5.2.2. Multi-file scripts

This is a smaller topic, to be helpful as we start to write longer code.

So far, we’ve essentially written all of our Python code to be in a single file. (Apart from the unit tests which were in their own files.) It’s fine in principle to have all of our code in one file, but as the code gets longer and longer it can get hard to manage. Remember that practical coding problems can easily have thousands, or even millions, of lines of code.

There are no hard rules for when to split code into multiple files. Similarly, for what to put in which files. You could group all of your functions into one file and classes in another, or you could group related functionality together into files. Here we’ll just look at an example to build some familiarty, so that you can start splitting up your code as/when you want to.

5.2.2.1. Our two code files

We’ll continue to use the StudentMarksEEEN11202 example from the first part of the lab. We’ll split the code into two files.

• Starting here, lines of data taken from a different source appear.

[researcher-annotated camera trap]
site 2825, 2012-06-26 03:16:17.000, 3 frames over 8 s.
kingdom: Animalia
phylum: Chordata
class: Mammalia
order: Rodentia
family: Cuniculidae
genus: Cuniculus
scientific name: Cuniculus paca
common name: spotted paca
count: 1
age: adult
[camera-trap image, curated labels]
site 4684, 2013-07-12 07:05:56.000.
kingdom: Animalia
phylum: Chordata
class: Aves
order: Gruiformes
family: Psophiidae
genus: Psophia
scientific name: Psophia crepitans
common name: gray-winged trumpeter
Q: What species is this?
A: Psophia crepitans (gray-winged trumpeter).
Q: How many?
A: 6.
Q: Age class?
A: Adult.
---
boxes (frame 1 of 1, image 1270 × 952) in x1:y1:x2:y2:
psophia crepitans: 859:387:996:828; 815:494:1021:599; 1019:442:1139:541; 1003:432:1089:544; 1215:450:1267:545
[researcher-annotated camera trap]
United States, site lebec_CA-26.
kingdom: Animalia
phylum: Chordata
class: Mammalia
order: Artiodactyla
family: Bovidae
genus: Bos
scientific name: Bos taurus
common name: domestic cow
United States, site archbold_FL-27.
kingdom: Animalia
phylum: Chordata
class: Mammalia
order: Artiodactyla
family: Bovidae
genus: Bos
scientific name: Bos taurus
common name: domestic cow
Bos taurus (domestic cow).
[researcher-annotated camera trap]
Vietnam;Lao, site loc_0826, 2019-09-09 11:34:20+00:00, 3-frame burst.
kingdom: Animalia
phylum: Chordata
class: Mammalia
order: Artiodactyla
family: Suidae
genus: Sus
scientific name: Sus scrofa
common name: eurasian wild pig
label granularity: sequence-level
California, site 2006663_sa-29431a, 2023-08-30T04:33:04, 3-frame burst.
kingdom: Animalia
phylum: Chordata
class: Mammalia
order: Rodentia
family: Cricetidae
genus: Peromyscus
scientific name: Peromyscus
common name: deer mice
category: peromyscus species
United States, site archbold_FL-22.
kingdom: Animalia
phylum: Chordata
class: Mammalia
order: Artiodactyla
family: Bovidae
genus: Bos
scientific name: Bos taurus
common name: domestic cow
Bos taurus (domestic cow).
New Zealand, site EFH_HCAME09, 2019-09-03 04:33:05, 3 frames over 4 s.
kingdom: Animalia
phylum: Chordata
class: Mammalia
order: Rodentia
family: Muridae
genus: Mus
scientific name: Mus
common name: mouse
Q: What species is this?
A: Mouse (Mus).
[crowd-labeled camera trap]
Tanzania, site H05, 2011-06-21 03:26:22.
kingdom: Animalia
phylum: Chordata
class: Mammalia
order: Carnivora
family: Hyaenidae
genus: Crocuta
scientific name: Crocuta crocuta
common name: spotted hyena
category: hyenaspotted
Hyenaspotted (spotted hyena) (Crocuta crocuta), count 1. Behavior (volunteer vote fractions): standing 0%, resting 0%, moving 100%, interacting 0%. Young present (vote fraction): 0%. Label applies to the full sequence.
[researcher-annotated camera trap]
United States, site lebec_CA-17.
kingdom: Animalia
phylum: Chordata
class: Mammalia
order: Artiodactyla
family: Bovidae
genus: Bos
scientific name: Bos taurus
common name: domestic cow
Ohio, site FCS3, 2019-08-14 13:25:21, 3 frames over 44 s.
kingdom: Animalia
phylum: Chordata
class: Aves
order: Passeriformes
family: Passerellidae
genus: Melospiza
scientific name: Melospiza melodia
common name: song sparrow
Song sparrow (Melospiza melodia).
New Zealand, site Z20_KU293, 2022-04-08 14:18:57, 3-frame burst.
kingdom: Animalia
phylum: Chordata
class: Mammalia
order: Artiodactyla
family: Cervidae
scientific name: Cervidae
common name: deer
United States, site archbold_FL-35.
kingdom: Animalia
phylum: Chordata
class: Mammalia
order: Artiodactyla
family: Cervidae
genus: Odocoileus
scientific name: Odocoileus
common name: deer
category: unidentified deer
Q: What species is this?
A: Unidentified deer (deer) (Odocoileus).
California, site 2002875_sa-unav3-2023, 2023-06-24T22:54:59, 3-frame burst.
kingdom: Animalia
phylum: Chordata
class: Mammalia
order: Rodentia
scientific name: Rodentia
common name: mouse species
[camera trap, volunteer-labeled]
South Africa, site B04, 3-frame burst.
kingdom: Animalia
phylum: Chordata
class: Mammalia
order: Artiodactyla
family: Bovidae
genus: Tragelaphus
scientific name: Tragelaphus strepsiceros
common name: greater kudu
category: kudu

  1. In your Lab G src folder make one code file and call it my_lib.py. Enter the code below into it.

    import numpy as np
    
    
    class NoSubmission:
        """
        Class to represent no submission made.
        """
    
        def __init__(self):
            self.value = np.nan
    
        def __str__(self):
            return "No Submission"
    
        def __repr__(self):
            return "No Submission"
    
    
    class StudentMarksEEEN11202:
        """
        Docstring for StudentMarksEEEN11202
        """
    
        def __init__(self, name, id):
            no_assignments = 20
            self.name = name
            self.id = id
            self.assignment_marks = np.full((no_assignments,), NoSubmission())
            self.exam_mark = NoSubmission()
            self.overall_mark = NoSubmission()
    
        def set_exam_mark(self, mark):
            self.exam_mark = mark
            self._set_overall_mark()
    
        def set_assignment_mark(self, assignment_letter, mark):
            index = ord(assignment_letter.lower()) - ord("a")  # adjust for 0-based indexing
            self.assignment_marks[index] = mark
            self._set_overall_mark()
    
        def _set_overall_mark(self):
            assignment_weight = 0.5
            exam_weight = 0.5
    
            # Set exam to zero if no submission
            tmp_exam_mark = self.exam_mark
            if isinstance(tmp_exam_mark, NoSubmission):
                tmp_exam_mark = 0
    
            # Set assignments to zero if no submission, and sum
            tmp_assignment_mark = 0
            for assignment_mark in self.assignment_marks:
                if isinstance(assignment_mark, NoSubmission):
                    tmp_assignment_mark += 0
                else:
                    tmp_assignment_mark += assignment_mark
    
            # Calculate overall mark
            self.overall_mark = (
                assignment_weight * tmp_assignment_mark + exam_weight * tmp_exam_mark
            )
    
    
    def display_student_info(student):
        print(
            f"Student Name: {student.name}\n"
            f"ID: {student.id}\n"
            f"Assignment marks: {student.assignment_marks}\n"
            f"Exam mark: {student.exam_mark}\n"
            f"Overall mark: {student.overall_mark}\n"
        )
    
  2. Make another code file and call it process_student_marks.py. Enter the code below into it.

    def main():
        # Create instance of StudentMarksEEEN11202
        student1 = StudentMarksEEEN11202("Alex", "12345")
        student2 = StudentMarksEEEN11202("Casson", "67890")
    
        # Set  marks for student1
        student1.set_assignment_mark("A", 2)
        student1.set_assignment_mark("b", 5)
        student1.set_exam_mark(65)
    
        # Print contents
        for student in (student1, student2):
            display_student_info(student)
    
    
    if __name__ == "__main__":
        main()
    

    This code is exactly the same as what we had in the first part of the lab, except that we’ve added a function called display_student_info() to make the display to the screen slightly more tidy.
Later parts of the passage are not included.